The persons most directly affected in these cases are the family members, which was clearly the situation in Munoz.  But Cruzan rejected the suffering of the family when it refused to overturn a state law requiring treatment of persons in persistent vegetative states when the family objected.  There is insufficient constitutional precedent to support a separate right of the father or family to have treatment withheld regardless of a Time 1 directive for that outcome.  Nor would there be a family’s “right” to override a state recognized “will to live” made at Time 1 when the family would like to discontinue further treatment at Time 2.

These points are even clearer if Texas had explicitly required that a brain dead or dying patient who is pregnant be kept alive despite the family’s objections.  The constitutional question would be whether they had an independent right of their own to have the body provided them for disposition.  Again, the hardship and suffering they experience from denying them control of the remains may support a common law tort or quasi-property remedy, but it is too weak a gruel for constitutional recognition.  Nor would the constitutional case be stronger if the family’s case were supported by the patient’s Time 1 directive for control of remains at Time 2 if the maker were then pregnant.

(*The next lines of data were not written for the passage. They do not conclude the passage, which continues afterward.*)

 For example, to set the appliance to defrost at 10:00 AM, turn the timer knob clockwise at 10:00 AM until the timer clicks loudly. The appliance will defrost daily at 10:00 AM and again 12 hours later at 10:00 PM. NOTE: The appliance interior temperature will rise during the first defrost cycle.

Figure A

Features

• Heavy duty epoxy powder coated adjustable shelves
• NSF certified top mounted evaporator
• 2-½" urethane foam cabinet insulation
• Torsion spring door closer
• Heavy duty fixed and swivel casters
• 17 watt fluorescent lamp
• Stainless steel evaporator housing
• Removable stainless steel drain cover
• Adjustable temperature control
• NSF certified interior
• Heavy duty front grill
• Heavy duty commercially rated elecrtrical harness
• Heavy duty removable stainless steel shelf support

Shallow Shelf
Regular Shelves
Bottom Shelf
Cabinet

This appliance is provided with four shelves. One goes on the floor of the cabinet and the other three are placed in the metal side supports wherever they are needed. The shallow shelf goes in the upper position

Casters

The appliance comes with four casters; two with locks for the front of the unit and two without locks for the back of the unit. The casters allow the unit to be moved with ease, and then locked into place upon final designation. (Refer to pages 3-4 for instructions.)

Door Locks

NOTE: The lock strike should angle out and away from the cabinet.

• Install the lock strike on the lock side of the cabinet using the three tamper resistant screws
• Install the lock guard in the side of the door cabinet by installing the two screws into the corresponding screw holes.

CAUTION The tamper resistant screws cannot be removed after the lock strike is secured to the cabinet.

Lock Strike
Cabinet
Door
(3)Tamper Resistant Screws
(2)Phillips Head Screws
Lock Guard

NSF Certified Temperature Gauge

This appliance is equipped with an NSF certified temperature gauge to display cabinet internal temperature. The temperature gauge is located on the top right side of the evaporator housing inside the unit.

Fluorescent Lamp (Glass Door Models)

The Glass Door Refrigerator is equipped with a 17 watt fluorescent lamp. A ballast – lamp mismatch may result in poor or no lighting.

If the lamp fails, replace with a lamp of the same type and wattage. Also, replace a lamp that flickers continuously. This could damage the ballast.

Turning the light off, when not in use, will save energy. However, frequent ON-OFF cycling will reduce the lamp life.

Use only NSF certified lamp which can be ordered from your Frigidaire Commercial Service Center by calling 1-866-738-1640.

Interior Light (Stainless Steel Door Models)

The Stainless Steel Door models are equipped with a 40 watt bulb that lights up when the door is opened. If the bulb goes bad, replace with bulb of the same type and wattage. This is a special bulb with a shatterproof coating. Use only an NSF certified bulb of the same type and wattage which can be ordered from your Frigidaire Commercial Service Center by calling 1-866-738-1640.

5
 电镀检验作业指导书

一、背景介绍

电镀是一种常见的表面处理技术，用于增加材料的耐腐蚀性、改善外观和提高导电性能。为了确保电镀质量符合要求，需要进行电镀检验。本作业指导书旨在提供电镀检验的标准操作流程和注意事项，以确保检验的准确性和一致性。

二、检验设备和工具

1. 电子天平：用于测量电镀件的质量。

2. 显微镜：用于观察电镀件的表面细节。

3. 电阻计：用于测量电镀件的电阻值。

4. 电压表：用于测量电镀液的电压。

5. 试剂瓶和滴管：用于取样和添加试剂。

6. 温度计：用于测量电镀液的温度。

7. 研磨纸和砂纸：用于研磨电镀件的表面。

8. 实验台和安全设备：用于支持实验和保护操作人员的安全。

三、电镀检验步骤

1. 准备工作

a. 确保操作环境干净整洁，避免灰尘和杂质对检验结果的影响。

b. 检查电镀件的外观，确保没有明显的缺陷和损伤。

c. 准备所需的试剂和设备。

I have been deliberately provocative here, and recognize that more can or should be said about privileging Time 1 over Time 2 decisions (readers respond!).  I agree that dead, comatose or dying pregnant women should generally not be kept alive over their prior expressed wishes.  I rely, however, on the interests of families and possibly resource constraints, not women’s rights.


[1] 370 NEJM 889-891 (2014).

[2] Id. at 890.

[3] John A. Robertson, “Cruzan: No Rights Violated,” 20 Hastings Center Report 8-9 (1990).

[4] John A. Robertson and Rebecca Dresser, “Quality of Life and Non-Treatment Decisions for Incompetent Patients:  A Critique of the Orthodox Approach,” 17 Law, Medicine & Health Care 234-245 (1989).

0 thoughts to “Advance Directives, Rights, and Brain Death Pregnancies”

  1. The laws will always be there for everybody to follow. Every now and then though, one is faced inevitably with the question … Is it the right thing? Just because there’s a law doesn’t mean it’s right.